- [Prompt]
Revise the records from the line that has "How great a distance" through the end of the records, changing "further" to "farther" and keeping everything else the same.

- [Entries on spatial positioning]
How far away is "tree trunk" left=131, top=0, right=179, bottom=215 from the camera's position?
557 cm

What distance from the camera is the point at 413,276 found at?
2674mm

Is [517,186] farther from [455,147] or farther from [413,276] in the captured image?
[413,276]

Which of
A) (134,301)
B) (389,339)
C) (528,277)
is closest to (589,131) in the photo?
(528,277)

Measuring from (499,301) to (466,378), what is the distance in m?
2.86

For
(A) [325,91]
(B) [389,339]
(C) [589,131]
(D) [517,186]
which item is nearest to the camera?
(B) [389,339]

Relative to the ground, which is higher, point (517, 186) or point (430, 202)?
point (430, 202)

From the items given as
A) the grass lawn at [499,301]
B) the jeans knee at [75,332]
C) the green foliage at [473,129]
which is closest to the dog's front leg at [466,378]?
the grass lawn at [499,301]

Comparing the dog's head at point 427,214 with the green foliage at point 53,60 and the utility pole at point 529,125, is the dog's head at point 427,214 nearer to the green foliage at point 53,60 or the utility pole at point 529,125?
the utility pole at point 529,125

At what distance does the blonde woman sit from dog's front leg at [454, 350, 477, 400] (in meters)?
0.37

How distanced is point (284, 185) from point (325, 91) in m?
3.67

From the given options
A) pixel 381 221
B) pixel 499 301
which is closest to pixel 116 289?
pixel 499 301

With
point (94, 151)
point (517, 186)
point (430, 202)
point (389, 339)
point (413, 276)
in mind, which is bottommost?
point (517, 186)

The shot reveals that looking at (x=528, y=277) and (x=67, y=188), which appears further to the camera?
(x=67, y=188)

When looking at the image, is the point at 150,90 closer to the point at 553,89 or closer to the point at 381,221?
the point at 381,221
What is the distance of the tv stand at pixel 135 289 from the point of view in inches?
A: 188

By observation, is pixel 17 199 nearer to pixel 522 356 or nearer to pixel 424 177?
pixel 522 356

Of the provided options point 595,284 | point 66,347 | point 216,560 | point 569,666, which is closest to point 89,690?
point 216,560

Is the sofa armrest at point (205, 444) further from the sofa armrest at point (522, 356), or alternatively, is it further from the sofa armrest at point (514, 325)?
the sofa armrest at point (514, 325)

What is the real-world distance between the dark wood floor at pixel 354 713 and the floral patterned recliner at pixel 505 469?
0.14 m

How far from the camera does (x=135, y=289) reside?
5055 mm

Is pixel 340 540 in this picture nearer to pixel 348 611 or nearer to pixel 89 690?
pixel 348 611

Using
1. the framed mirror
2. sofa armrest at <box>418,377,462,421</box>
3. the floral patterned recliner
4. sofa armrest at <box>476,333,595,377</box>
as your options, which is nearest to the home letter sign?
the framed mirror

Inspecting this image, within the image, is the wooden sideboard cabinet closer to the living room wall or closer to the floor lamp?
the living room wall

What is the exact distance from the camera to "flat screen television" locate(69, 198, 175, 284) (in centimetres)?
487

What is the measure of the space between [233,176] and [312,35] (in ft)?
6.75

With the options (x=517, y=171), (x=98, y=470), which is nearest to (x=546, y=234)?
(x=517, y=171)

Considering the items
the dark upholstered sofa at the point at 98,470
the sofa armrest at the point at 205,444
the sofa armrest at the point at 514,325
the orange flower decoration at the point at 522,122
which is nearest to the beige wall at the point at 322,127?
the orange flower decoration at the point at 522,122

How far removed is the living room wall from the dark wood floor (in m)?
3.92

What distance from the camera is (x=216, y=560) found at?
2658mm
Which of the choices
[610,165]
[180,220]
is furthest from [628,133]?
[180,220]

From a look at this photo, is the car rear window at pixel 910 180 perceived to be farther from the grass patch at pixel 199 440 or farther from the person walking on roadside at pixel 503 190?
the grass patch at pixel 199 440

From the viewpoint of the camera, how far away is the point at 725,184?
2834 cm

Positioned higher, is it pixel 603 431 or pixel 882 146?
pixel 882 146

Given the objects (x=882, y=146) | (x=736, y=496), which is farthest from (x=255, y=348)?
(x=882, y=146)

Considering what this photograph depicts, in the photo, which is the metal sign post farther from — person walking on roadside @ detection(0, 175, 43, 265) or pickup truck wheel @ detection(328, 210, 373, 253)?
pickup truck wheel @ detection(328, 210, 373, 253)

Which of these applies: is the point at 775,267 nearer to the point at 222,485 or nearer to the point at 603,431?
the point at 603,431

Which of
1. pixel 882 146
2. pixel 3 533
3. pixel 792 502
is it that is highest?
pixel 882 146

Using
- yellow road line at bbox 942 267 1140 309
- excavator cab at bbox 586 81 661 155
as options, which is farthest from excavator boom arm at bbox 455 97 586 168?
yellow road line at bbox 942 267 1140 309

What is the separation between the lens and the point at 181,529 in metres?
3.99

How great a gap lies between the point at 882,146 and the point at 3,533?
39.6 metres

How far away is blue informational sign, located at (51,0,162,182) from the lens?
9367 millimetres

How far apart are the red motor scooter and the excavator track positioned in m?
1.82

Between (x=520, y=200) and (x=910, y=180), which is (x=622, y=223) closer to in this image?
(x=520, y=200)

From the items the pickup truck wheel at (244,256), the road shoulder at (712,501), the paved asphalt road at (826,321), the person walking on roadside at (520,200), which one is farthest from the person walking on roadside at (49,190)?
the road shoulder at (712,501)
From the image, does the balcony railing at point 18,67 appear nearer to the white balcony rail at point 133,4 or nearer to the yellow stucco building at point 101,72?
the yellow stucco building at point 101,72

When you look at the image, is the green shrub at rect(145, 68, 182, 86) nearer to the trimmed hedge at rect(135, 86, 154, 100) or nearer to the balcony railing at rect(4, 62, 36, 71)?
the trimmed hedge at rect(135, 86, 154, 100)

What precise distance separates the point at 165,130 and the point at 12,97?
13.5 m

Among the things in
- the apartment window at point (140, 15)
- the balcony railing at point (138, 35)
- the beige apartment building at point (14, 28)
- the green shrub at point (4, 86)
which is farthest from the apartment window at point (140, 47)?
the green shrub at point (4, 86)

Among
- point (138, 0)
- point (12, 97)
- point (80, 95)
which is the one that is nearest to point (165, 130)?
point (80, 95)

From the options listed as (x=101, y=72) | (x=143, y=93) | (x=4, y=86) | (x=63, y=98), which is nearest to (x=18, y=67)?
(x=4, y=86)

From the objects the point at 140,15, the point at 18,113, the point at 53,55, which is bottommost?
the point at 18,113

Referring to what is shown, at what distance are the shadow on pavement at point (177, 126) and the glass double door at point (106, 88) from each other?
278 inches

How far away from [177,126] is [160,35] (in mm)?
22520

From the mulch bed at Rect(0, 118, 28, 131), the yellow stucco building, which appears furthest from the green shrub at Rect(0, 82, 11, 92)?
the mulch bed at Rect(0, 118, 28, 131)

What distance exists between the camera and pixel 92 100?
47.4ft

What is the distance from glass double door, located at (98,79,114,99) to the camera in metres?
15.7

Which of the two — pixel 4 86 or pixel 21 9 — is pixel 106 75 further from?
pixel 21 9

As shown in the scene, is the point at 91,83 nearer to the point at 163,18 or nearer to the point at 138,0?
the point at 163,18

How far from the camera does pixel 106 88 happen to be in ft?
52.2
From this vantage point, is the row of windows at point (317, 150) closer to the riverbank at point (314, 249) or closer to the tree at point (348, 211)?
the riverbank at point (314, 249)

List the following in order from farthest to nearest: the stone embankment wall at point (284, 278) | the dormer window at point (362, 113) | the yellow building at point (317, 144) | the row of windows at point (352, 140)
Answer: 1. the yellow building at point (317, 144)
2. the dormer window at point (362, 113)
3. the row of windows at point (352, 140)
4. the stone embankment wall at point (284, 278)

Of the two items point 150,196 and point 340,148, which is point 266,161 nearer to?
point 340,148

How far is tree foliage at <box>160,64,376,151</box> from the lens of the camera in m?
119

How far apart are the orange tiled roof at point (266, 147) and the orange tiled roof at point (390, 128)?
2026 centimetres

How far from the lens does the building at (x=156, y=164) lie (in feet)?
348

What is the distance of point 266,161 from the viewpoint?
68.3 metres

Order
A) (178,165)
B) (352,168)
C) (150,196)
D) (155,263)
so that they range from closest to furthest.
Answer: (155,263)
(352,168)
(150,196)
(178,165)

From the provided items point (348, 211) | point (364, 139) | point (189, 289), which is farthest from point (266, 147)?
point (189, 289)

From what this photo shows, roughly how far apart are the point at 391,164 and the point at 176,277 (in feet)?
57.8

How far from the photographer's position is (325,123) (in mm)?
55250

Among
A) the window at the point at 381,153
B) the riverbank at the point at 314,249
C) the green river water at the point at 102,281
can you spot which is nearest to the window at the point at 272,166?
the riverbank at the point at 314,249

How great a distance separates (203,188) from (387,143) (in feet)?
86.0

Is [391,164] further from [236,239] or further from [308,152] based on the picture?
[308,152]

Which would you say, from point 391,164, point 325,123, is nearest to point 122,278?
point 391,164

- [Complete answer]
How great a distance separates (203,188) from (387,143) (in feet)?
86.0

Is [391,164] farther from [236,239] or farther from [308,152] based on the picture?
[308,152]

Which would you say, from point 391,164, point 325,123, is nearest to point 122,278?
point 391,164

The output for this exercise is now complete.